◆ Extrait à lire
Nous avons réduit cette polémique à une lutte entre la police et les libertaires, à une censure des idées libertaires par l’extrême droite. Les uns, les autres, sur Twitter ou à la FNAC, nous avons tenu à soutenir nos engagements politiques en allant acheter le jeu, en placardant des autocollants antifascistes dans les rayons de la FNAC, en manifestant notre colère sur les réseaux sociaux. Mais à cause du fort clivage entre les idées de l’extrême droite et les idées libertaires, nous sommes collectivement passés à côté d’un véritable débat. 


Résumé très rapide de l’affaire : Hier (28 Novembre 2022), le compte Twitter de la FNAC a fait part de sa volonté de retirer de toutes ses enseignes « AntiFa, le Jeu », un objet ludique dont la couleur et l’emballage sont la lutte pour la défense d’idées libertaires dans la rue. Le compte Twitter de la FNAC répondait alors à une sollicitation d’un syndicat de police qui l’interpellait sur l’hypothétique contenu du jeu. L’éditeur Libertalia n’a jamais caché ses opinions politiques. Quant au syndicat de Police ? Il répond en cours de journée être « apolitique »… Cela aurait déjà dû nous interpeller. Mais nous sommes passés à côté d’un détail et c’est là où, comme à son habitude, se cachait le diable.


Regardez bien ces tweets.

◆ Énoncé de l'exercice 1
Mettez à jour le texte sur la polémique en reprenant le passage qui commence par « Nous avons réduit » et va jusqu'à « d’un véritable débat. », avec « forums en ligne » à la place de « réseaux sociaux ».

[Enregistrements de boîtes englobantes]
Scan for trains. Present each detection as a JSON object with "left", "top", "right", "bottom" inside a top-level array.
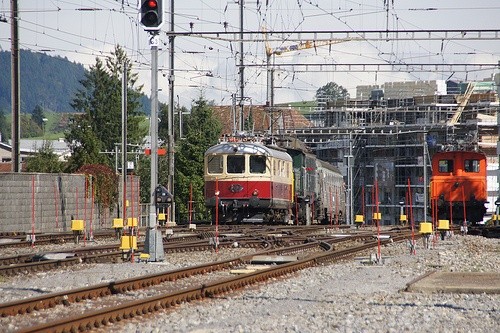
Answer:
[
  {"left": 429, "top": 152, "right": 487, "bottom": 225},
  {"left": 204, "top": 134, "right": 345, "bottom": 225}
]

◆ Énoncé de l'exercice 2
Recopiez à l'identique toutes les entrées de boîtes englobantes, s'il vous plaît, sans y inclure les images.

◆ Réponse attendue 1
Nous avons réduit cette polémique à une lutte entre la police et les libertaires, à une censure des idées libertaires par l’extrême droite. Les uns, les autres, sur Twitter ou à la FNAC, nous avons tenu à soutenir nos engagements politiques en allant acheter le jeu, en placardant des autocollants antifascistes dans les rayons de la FNAC, en manifestant notre colère sur les forums en ligne. Mais à cause du fort clivage entre les idées de l’extrême droite et les idées libertaires, nous sommes collectivement passés à côté d’un véritable débat.

◆ Réponse attendue 2
Scan for trains. Present each detection as a JSON object with "left", "top", "right", "bottom" inside a top-level array.
Answer:
[
  {"left": 429, "top": 152, "right": 487, "bottom": 225},
  {"left": 204, "top": 134, "right": 345, "bottom": 225}
]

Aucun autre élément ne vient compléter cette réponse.